Paysage

Daniel Schellinks est le frère de Willem Schellinks
(1623-1678). Ce dernier est un paysagiste
bien connu, ayant voyagé à de multiples
reprises dans les pays les plus variés, notamment
en France où il séjourne en 1645-1646
et encore quinze ans plus tard, en 1661-1662.
En revanche, Daniel Schellinks est bien moins
connu aujourd’hui, même s’il jouit d’une
certaine réputation de son vivant. Il se range
parmi les artistes amateurs. Quelques-uns de
ses tableaux sont conservés au Bowes Museum
à Barnard Castle et à la pinacothèque de Turin
alors que l’Albertina à Vienne, le cabinet d’Art
graphique de Bruxelles et le Courtauld Institute
à Londres possèdent plusieurs de ses dessins.
Sa biographie reste lacunaire. Lors de son
mariage, il se définit comme sylackenwinckelier
(marchand de soie) et semble avoir connu une
certaine prospérité. En effet, lorsqu’il rédige
son testament en 1664, il promet de léguer
à son frère Willem un album de dessins de
Simon de Vlieger[1].
La feuille de Grenoble constitue sans doute
l’une de ses oeuvres naer het leven, commencée
en plein air et terminée ensuite dans l’atelier,
où l’artiste ajoute les traits de plume et
les touches de lavis. Toute la partie gauche est
occupée par un talus boisé et Schellinks s’applique
à le structurer, à dessiner les buissons et les silhouettes des arbres qui se découpent
devant un ciel laiteux. La vue de la plaine à
droite permet à la feuille de « respirer » et un
minuscule berger l’anime. Le dessin de Grenoble,
extrait sans doute d’un livre d’esquisses
démembré depuis, reflète bien son style sans
artifice et sans prétention.
Daniel Schellinks utilise ses études pour
composer ses dessins finis et ses tableaux,
représentant souvent des scènes de chasse.
Stylistiquement, ses feuilles sont proches d’Anthonie
Waterloo et de Simon de Vlieger mais
par l’utilisation libre du lavis gris, elles s’apparentent
aussi aux dessins de Willem Schellinks.
Plusieurs oeuvres de Daniel Schellinks
se cachent sans doute sous ce dernier nom,
comme le montre la Route boisée avec un clocher
dans l’arrière-plan, dessin vendu
le 26 novembre 1984 chez Christie’s à Amsterdam
(n° 95). Cette oeuvre porte une annotation
correcte « D. Schellings » sur le montage.
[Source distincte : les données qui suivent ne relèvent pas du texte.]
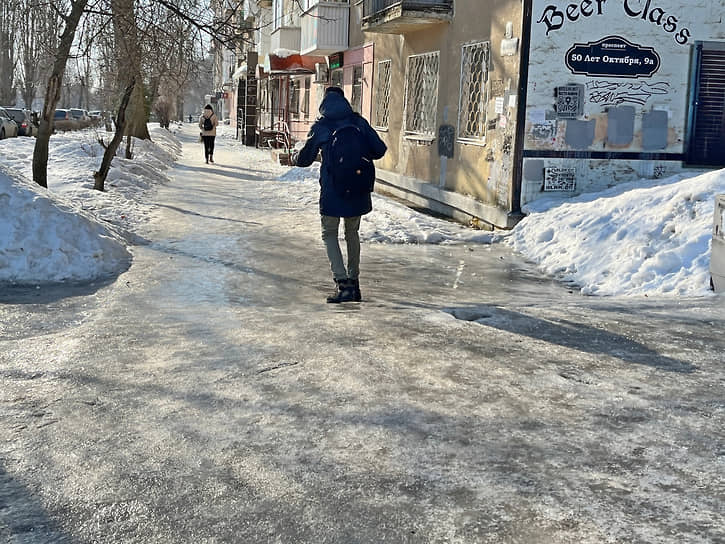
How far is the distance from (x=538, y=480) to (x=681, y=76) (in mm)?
9852

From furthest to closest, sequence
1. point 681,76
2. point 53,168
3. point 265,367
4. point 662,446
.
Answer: point 53,168 < point 681,76 < point 265,367 < point 662,446

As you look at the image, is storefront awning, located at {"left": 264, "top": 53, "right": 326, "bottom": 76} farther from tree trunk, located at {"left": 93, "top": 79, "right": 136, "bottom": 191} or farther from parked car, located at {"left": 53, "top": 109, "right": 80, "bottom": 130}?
parked car, located at {"left": 53, "top": 109, "right": 80, "bottom": 130}

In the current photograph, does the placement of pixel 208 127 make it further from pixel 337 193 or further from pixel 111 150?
pixel 337 193

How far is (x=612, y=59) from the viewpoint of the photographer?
444 inches

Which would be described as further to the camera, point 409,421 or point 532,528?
point 409,421

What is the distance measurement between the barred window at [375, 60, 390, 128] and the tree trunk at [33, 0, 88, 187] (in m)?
8.82

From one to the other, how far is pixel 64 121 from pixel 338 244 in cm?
4213

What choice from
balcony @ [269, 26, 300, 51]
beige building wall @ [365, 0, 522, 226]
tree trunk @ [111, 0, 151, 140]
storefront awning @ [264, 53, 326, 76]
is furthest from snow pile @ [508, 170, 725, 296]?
storefront awning @ [264, 53, 326, 76]

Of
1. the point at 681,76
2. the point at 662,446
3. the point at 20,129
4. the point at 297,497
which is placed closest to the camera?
the point at 297,497

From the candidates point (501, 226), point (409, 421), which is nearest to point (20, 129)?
point (501, 226)

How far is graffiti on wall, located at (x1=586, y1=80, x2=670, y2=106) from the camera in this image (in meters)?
11.3

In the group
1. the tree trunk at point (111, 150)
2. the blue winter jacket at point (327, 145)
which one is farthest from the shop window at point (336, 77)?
the blue winter jacket at point (327, 145)

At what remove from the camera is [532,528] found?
276 centimetres

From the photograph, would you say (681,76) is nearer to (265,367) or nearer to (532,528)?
(265,367)
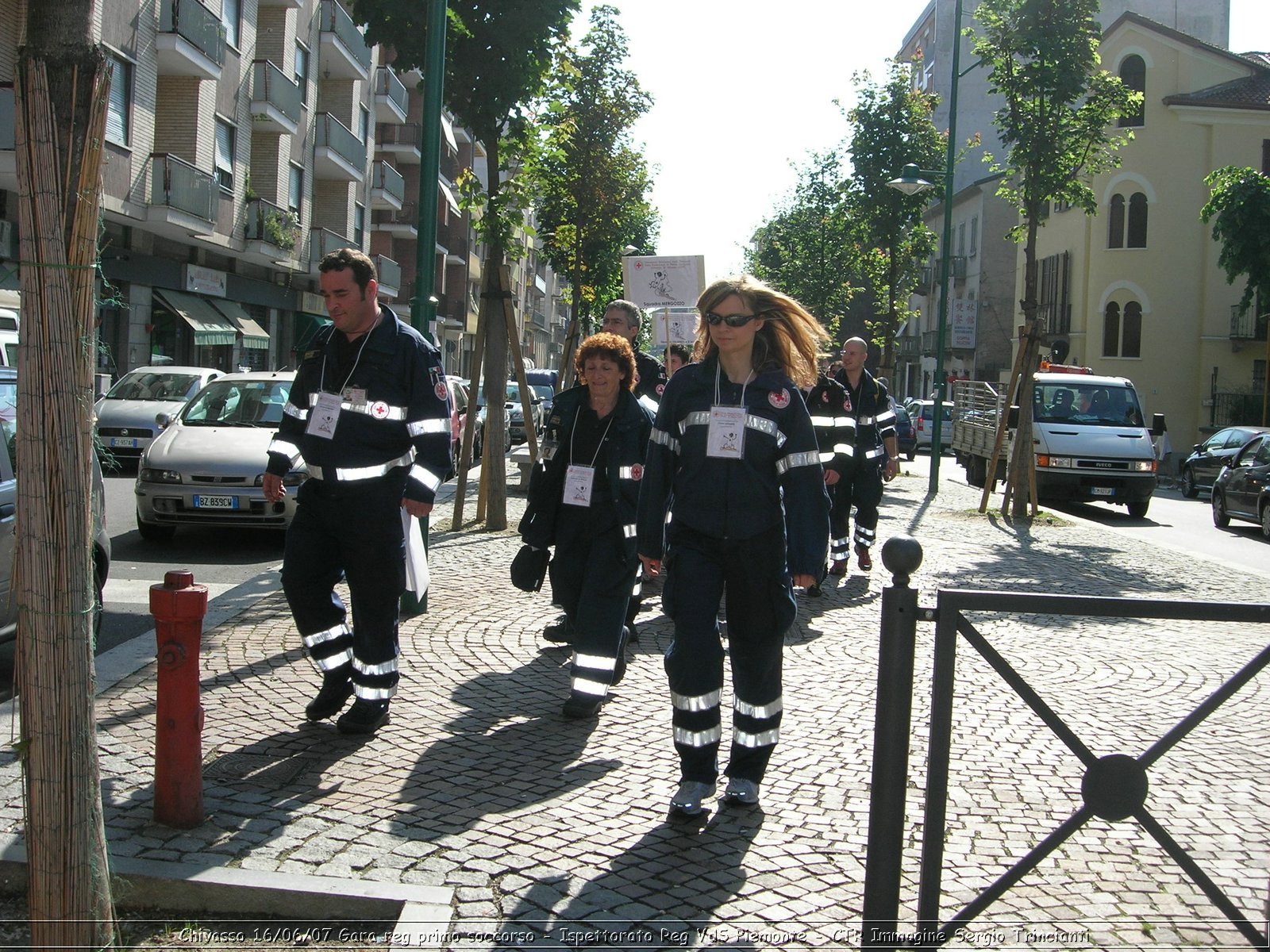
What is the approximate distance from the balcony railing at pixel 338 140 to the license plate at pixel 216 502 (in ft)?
102

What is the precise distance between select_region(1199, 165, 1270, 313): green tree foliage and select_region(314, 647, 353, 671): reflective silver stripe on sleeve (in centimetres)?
3509

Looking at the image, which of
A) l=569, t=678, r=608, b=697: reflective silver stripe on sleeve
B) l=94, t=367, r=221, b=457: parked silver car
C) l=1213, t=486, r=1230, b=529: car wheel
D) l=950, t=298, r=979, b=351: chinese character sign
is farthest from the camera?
l=950, t=298, r=979, b=351: chinese character sign

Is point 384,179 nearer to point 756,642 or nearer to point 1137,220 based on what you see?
point 1137,220

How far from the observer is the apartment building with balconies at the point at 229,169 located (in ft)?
90.0

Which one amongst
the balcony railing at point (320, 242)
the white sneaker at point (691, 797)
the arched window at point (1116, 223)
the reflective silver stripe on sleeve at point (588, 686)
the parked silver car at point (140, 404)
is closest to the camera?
→ the white sneaker at point (691, 797)

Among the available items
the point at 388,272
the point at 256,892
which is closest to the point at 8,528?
the point at 256,892

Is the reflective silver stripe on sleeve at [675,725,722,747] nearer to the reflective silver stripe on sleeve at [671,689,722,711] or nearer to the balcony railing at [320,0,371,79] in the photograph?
the reflective silver stripe on sleeve at [671,689,722,711]

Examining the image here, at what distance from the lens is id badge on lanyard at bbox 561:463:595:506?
20.7ft

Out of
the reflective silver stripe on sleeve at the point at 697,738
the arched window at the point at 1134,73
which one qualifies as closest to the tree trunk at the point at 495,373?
the reflective silver stripe on sleeve at the point at 697,738

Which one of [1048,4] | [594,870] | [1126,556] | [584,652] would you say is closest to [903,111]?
[1048,4]

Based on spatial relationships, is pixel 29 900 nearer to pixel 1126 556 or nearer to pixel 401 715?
pixel 401 715

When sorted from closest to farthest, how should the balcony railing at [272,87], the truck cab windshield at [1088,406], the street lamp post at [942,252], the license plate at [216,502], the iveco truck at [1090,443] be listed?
the license plate at [216,502] < the iveco truck at [1090,443] < the street lamp post at [942,252] < the truck cab windshield at [1088,406] < the balcony railing at [272,87]

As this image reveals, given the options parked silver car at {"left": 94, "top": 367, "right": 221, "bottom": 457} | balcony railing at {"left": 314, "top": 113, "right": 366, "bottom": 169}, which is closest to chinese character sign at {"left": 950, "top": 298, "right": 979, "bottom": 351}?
parked silver car at {"left": 94, "top": 367, "right": 221, "bottom": 457}

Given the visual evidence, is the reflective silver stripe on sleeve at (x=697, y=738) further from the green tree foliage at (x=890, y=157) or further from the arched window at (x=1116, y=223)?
the arched window at (x=1116, y=223)
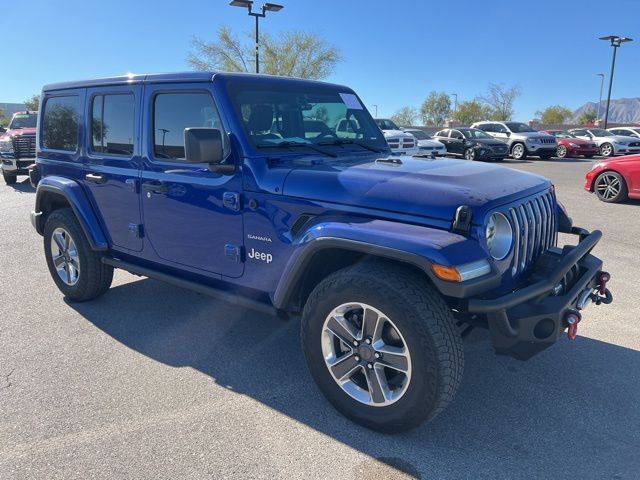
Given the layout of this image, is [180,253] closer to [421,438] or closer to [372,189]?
[372,189]

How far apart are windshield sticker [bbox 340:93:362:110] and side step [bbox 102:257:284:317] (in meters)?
1.83

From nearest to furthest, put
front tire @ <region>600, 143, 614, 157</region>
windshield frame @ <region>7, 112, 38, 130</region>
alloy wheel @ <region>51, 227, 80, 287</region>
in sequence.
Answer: alloy wheel @ <region>51, 227, 80, 287</region> < windshield frame @ <region>7, 112, 38, 130</region> < front tire @ <region>600, 143, 614, 157</region>

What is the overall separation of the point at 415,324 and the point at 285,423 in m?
1.01

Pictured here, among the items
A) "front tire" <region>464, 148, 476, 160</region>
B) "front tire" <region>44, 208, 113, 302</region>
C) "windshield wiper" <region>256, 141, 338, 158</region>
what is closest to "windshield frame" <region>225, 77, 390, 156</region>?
"windshield wiper" <region>256, 141, 338, 158</region>

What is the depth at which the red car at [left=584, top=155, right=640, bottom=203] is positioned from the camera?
364 inches

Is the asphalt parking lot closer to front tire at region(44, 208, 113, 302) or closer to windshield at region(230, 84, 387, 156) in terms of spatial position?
front tire at region(44, 208, 113, 302)

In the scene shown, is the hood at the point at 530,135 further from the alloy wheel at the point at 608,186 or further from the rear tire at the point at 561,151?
the alloy wheel at the point at 608,186

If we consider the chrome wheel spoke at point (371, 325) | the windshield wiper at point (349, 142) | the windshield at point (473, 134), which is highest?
the windshield at point (473, 134)

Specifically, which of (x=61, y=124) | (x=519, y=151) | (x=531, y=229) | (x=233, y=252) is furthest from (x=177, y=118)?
(x=519, y=151)

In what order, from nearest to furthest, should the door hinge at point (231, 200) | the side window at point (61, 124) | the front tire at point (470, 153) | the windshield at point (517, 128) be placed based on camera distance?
the door hinge at point (231, 200)
the side window at point (61, 124)
the front tire at point (470, 153)
the windshield at point (517, 128)

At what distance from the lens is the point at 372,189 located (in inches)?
106

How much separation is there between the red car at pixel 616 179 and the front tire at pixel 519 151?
476 inches

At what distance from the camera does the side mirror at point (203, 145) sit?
2896 millimetres

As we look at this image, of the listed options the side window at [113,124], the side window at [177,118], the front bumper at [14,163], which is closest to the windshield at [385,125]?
the front bumper at [14,163]
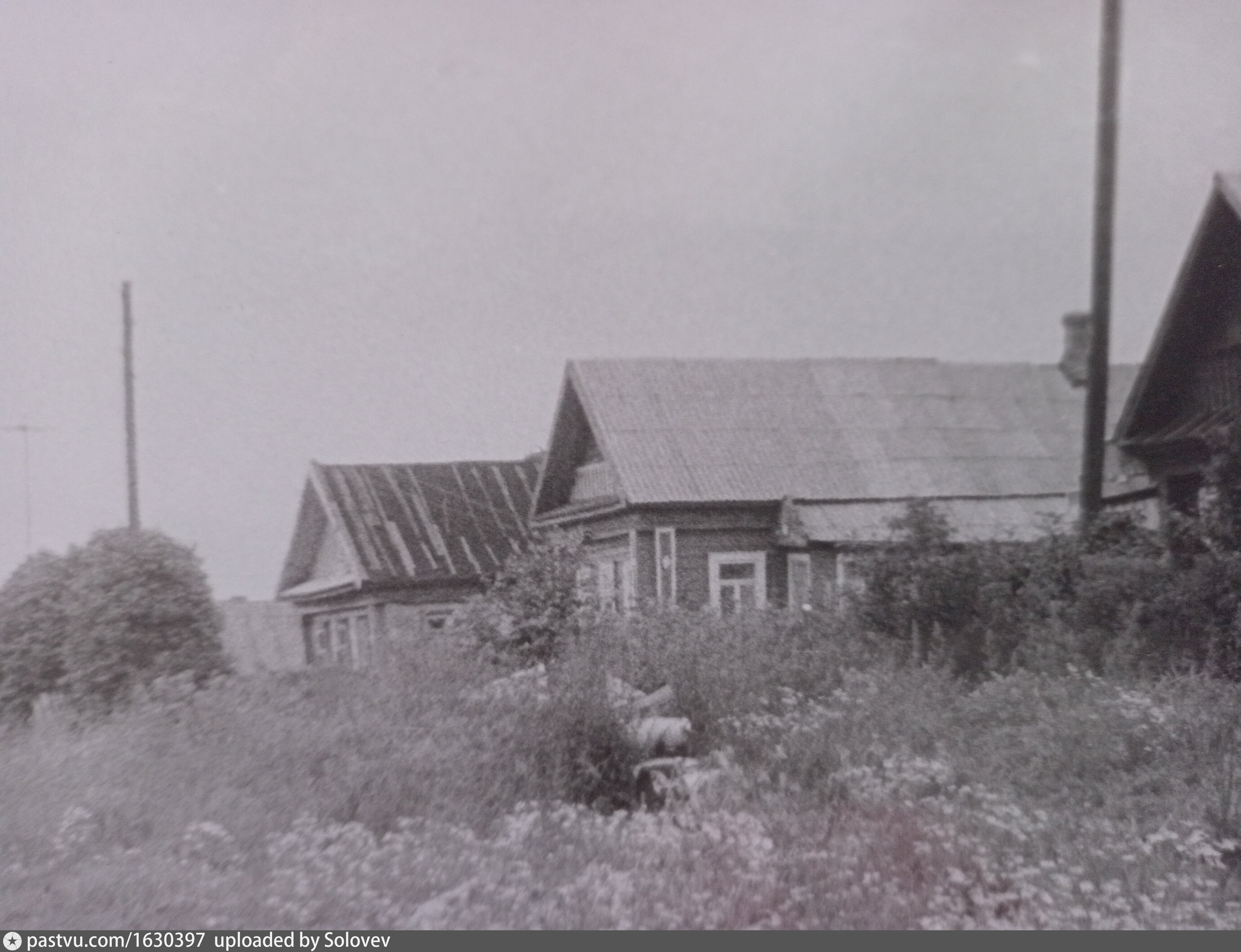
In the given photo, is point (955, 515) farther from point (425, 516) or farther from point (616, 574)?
point (425, 516)

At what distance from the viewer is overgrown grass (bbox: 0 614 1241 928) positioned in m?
5.52

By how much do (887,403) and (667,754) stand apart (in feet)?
43.0

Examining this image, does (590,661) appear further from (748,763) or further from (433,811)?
(433,811)

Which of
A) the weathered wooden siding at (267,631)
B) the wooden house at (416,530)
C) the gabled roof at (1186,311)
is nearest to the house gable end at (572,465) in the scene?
the wooden house at (416,530)

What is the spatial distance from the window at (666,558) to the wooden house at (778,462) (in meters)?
0.03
Pieter Terwesten[2] raconte avoir vu un paysage
de sa main aussi bien peint que s’il était
de Wouwerman. De fait, la récente restauration
d’un paysage fluvial signé, conservé chez
le duc de Liechtenstein, a révélé chez l’artiste
une aptitude exceptionnelle pour le rendu des
effets lumineux, difficile à imaginer chez un
peintre aussi peu connu et qui montre bien
la familiarité de Schellinks avec la peinture de
paysage à Amsterdam vers 1660[3].
De nombreux dessinateurs amateurs sont actifs
durant le Siècle d’or, phénomène qui prend
une ampleur sans équivalent dans les Provinces-
Unies. Issus de grandes familles du pays
ou pratiquant un métier lucratif, ils ne sont pas
contraints de vivre de leur production artistique.
Daniel Schellinks en est un exemple mais
d’autres artistes comme lui sont à mentionner,
par exemple l’avocat Wigerus Vitringa avec
ses marines (MG D 1712) ou encore Constantijn
Huygens et ses vues de ville (MG D 642).
[1] Voir De Vries, 1883, p. 153.
[2] Pieter Terwesten, 1770, p. 77.
[3] Vaduz / Vienne, inv. GE 1408 ; cat. exp. Vienne, 2007-2008, n° 60, repr.